BRIEF: Write the data out again, exactly as given.

- - -

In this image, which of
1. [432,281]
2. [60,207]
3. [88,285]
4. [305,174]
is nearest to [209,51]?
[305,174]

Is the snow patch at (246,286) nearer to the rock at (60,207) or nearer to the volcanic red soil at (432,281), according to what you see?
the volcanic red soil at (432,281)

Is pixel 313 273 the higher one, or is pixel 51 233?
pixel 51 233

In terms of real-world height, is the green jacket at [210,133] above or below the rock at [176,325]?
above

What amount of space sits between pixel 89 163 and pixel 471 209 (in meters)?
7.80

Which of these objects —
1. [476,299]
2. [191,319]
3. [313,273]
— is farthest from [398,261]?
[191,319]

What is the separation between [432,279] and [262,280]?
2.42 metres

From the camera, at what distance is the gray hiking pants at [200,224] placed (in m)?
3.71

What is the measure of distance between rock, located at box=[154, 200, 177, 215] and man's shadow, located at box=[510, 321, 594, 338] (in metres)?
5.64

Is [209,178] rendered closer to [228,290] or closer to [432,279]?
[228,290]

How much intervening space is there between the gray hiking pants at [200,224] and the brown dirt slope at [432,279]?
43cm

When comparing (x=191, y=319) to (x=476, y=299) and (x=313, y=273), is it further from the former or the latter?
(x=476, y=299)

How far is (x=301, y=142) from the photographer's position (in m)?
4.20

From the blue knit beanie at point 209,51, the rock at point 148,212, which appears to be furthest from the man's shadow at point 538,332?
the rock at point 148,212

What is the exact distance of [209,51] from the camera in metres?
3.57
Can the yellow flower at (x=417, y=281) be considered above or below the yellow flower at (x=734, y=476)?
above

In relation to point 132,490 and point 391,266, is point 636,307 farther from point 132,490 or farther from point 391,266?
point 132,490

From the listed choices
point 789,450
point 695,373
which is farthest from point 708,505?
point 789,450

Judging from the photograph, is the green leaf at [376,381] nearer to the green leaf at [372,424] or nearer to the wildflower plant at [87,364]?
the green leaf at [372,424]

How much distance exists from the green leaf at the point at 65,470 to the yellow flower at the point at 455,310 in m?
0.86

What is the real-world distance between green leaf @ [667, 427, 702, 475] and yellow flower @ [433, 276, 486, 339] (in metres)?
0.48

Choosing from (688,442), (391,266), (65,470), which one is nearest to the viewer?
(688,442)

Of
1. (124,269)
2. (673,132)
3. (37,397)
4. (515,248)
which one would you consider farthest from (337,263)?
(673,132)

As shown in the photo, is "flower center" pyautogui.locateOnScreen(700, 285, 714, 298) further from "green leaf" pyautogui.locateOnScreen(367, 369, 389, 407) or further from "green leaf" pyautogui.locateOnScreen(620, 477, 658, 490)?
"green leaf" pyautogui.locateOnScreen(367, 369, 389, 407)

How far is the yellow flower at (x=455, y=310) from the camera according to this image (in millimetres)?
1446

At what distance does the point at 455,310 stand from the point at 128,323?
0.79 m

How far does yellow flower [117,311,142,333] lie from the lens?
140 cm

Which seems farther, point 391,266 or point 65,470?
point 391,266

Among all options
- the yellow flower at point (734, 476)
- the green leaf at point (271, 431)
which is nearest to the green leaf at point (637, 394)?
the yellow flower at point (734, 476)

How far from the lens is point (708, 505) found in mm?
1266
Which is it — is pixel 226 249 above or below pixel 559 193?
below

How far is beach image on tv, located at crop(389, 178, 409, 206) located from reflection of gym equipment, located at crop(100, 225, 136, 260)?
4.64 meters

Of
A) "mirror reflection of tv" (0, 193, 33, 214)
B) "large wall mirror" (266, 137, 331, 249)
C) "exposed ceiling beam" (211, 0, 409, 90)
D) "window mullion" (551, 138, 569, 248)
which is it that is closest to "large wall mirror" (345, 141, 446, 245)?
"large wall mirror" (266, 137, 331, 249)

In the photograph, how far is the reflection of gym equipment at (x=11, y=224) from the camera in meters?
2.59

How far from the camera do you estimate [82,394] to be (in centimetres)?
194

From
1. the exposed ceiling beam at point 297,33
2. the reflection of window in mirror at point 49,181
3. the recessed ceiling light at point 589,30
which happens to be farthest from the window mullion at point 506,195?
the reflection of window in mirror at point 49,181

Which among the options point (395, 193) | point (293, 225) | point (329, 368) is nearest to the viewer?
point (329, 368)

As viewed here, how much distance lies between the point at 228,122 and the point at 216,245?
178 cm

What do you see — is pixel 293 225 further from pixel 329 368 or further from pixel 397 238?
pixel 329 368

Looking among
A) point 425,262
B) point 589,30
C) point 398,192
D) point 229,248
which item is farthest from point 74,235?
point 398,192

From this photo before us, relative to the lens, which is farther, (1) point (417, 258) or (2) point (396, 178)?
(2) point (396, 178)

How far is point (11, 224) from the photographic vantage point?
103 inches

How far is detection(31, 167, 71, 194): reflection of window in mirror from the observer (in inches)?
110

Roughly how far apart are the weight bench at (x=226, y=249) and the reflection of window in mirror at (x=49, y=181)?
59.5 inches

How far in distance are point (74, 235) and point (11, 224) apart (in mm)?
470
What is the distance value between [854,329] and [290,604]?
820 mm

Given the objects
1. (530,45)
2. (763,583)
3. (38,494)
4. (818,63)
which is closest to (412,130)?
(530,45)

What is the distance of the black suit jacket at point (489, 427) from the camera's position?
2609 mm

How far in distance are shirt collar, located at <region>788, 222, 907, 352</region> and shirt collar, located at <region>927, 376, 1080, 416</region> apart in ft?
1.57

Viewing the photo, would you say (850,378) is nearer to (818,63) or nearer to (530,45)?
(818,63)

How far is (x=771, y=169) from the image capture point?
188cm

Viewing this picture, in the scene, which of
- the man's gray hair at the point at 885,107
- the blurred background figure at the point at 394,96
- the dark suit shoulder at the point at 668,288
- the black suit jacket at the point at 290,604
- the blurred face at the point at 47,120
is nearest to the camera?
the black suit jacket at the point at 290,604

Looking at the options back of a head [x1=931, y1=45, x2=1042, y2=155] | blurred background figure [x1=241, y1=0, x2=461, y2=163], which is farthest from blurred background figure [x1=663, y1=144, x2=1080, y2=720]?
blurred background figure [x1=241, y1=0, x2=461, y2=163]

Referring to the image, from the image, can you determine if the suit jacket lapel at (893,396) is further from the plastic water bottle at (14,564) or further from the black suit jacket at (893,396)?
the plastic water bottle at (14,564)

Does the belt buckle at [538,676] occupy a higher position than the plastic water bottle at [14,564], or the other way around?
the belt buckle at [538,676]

- - -

RESPONSE TO THIS EXERCISE:
In this image, which of
1. [432,281]
2. [60,207]
3. [88,285]
4. [305,174]
is nearest to [209,51]?
[305,174]

Is the snow patch at (246,286) nearer to the rock at (60,207) or nearer to the volcanic red soil at (432,281), according to what you see?
the volcanic red soil at (432,281)

Is pixel 313 273 the higher one, or is pixel 51 233?
pixel 51 233

In terms of real-world height, is the green jacket at [210,133] above or below the rock at [176,325]?
above

What amount of space sits between pixel 89 163 and pixel 471 209 (in meters)?
7.80

Which of these objects —
1. [476,299]
2. [191,319]
3. [313,273]
— is farthest from [398,261]?
[191,319]

What is the separation between [432,279] and [262,280]?
2.42 metres

From the camera, at what distance is the gray hiking pants at [200,224] placed (in m)?
3.71

What is the measure of distance between rock, located at box=[154, 200, 177, 215] and man's shadow, located at box=[510, 321, 594, 338] (in metres)?
5.64

Is [209,178] rendered closer to [228,290] or closer to [432,279]?
[228,290]

How much intervening space is there between the gray hiking pants at [200,224] and the brown dirt slope at [432,279]?
43cm

When comparing (x=191, y=319) to (x=476, y=299) and (x=313, y=273), is it further from the former or the latter?
(x=476, y=299)

How far is (x=301, y=142) from the photographer's position (in m)?
4.20

From the blue knit beanie at point 209,51, the rock at point 148,212, which appears to be furthest from the man's shadow at point 538,332?
the rock at point 148,212

What is the exact distance of [209,51] from the camera in metres?
3.57
Can the yellow flower at (x=417, y=281) be considered above or below the yellow flower at (x=734, y=476)?
above

In relation to point 132,490 and point 391,266, is point 636,307 farther from point 132,490 or farther from point 391,266?
point 132,490

From the listed choices
point 789,450
point 695,373
which is farthest from point 708,505?
point 789,450

Judging from the photograph, is the green leaf at [376,381] nearer to the green leaf at [372,424] or nearer to the wildflower plant at [87,364]?
the green leaf at [372,424]

How much distance exists from the green leaf at the point at 65,470 to the yellow flower at the point at 455,310 in m?
0.86

What is the real-world distance between green leaf @ [667, 427, 702, 475] and yellow flower @ [433, 276, 486, 339] (in metres)?
0.48

Choosing from (688,442), (391,266), (65,470), which one is nearest to the viewer?
(688,442)

Of
1. (124,269)
2. (673,132)
3. (37,397)
4. (515,248)
which one would you consider farthest from (337,263)?
(673,132)

As shown in the photo, is "flower center" pyautogui.locateOnScreen(700, 285, 714, 298) further from "green leaf" pyautogui.locateOnScreen(367, 369, 389, 407) or further from "green leaf" pyautogui.locateOnScreen(620, 477, 658, 490)?
"green leaf" pyautogui.locateOnScreen(367, 369, 389, 407)

How far is the yellow flower at (x=455, y=310) from the camera according to this image (in millimetres)?
1446

At what distance does the point at 455,310 stand from the point at 128,323?
0.79 m

How far does yellow flower [117,311,142,333] lie from the lens?
140 cm

Which seems farther, point 391,266 or point 65,470?
point 391,266

Among all options
- the yellow flower at point (734, 476)
- the green leaf at point (271, 431)
which is nearest to the green leaf at point (637, 394)?
the yellow flower at point (734, 476)

How far from the lens is point (708, 505) found in mm?
1266
Which is it — is pixel 226 249 above or below pixel 559 193?
below

How far is beach image on tv, located at crop(389, 178, 409, 206) located from reflection of gym equipment, located at crop(100, 225, 136, 260)?
4.64 meters

Of
A) "mirror reflection of tv" (0, 193, 33, 214)
B) "large wall mirror" (266, 137, 331, 249)
C) "exposed ceiling beam" (211, 0, 409, 90)
D) "window mullion" (551, 138, 569, 248)
which is it that is closest to "large wall mirror" (345, 141, 446, 245)?
"large wall mirror" (266, 137, 331, 249)

In the photograph, how far is the reflection of gym equipment at (x=11, y=224) from the camera in meters?
2.59

How far from the camera do you estimate [82,394] to be (in centimetres)?
194

From
1. the exposed ceiling beam at point 297,33
2. the reflection of window in mirror at point 49,181
3. the recessed ceiling light at point 589,30
which happens to be farthest from the window mullion at point 506,195?
the reflection of window in mirror at point 49,181

Which among the options point (395, 193) | point (293, 225) | point (329, 368) is nearest to the viewer?
point (329, 368)

As viewed here, how much distance lies between the point at 228,122 and the point at 216,245?
178 cm

What do you see — is pixel 293 225 further from pixel 329 368 or further from pixel 397 238?
pixel 329 368

Looking among
A) point 425,262
B) point 589,30
C) point 398,192
D) point 229,248
which item is farthest from point 74,235?
point 398,192

From this photo before us, relative to the lens, which is farther, (1) point (417, 258) or (2) point (396, 178)?
(2) point (396, 178)

How far is point (11, 224) from the photographic vantage point?
103 inches

How far is detection(31, 167, 71, 194): reflection of window in mirror from the observer (in inches)?
110

Roughly how far apart are the weight bench at (x=226, y=249) and the reflection of window in mirror at (x=49, y=181)?
59.5 inches

How far in distance are point (74, 235) and point (11, 224) apart (in mm)?
470
What is the distance value between [854,329] and [290,604]?
820 mm

Given the objects
1. (530,45)
2. (763,583)
3. (38,494)
4. (818,63)
which is closest to (412,130)?
(530,45)

What is the distance of the black suit jacket at point (489, 427) from the camera's position?
2609 mm

How far in distance are shirt collar, located at <region>788, 222, 907, 352</region> and shirt collar, located at <region>927, 376, 1080, 416</region> apart in ft?
1.57

Viewing the photo, would you say (850,378) is nearer to (818,63) or nearer to (530,45)?
(818,63)

How far is (x=771, y=169) from the image capture point?
188cm

Viewing this picture, in the scene, which of
- the man's gray hair at the point at 885,107
- the blurred background figure at the point at 394,96
- the dark suit shoulder at the point at 668,288
- the black suit jacket at the point at 290,604
- the blurred face at the point at 47,120
is nearest to the camera?
the black suit jacket at the point at 290,604

Looking at the options back of a head [x1=931, y1=45, x2=1042, y2=155] | blurred background figure [x1=241, y1=0, x2=461, y2=163], which is farthest from blurred background figure [x1=663, y1=144, x2=1080, y2=720]?
blurred background figure [x1=241, y1=0, x2=461, y2=163]

Referring to the image, from the image, can you determine if the suit jacket lapel at (893,396) is further from the plastic water bottle at (14,564) or further from the black suit jacket at (893,396)?
the plastic water bottle at (14,564)

Does the belt buckle at [538,676] occupy a higher position than the plastic water bottle at [14,564], or the other way around?
the belt buckle at [538,676]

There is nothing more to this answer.